» **REQUIRED WORK**
Rewrite the rows below with "killer whale" changed to "orca" and everything else kept the same. Leave the pictures out.

» **THE DATA**
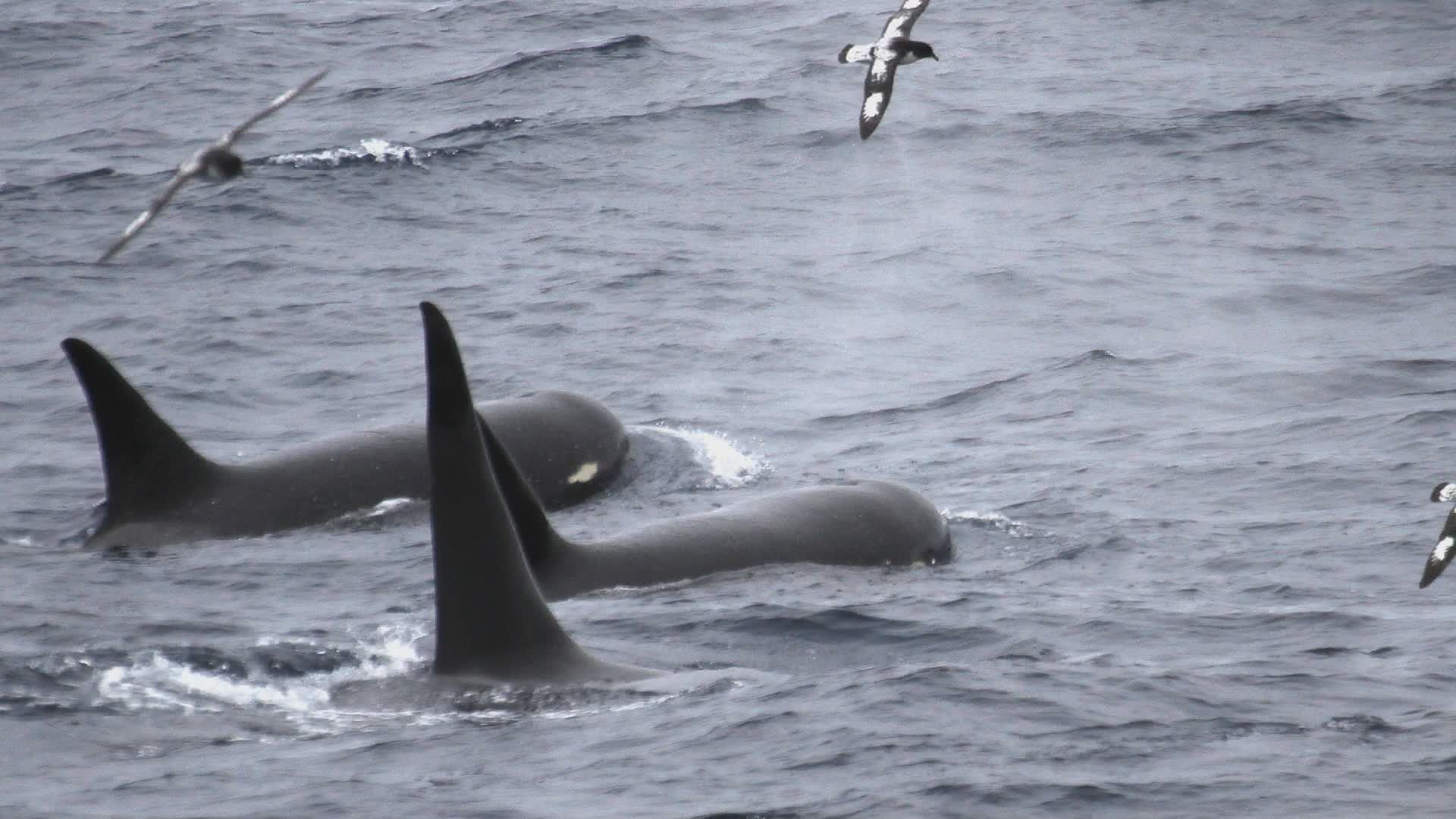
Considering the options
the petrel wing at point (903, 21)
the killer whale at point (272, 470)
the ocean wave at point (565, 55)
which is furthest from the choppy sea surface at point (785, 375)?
the petrel wing at point (903, 21)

» **RESULT OF THE TASK**
Considering the options
the petrel wing at point (903, 21)
the orca at point (272, 470)
the ocean wave at point (565, 55)
which is furthest from the choppy sea surface at point (785, 375)?
the petrel wing at point (903, 21)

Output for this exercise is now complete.